Problem statement: When responding, copy every record below exactly as it appears.

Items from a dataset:
- - - -
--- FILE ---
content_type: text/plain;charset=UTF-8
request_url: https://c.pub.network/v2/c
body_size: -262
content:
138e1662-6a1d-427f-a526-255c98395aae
- - - -
Task result:
--- FILE ---
content_type: text/plain;charset=UTF-8
request_url: https://c.pub.network/v2/c
body_size: -262
content:
138e1662-6a1d-427f-a526-255c98395aae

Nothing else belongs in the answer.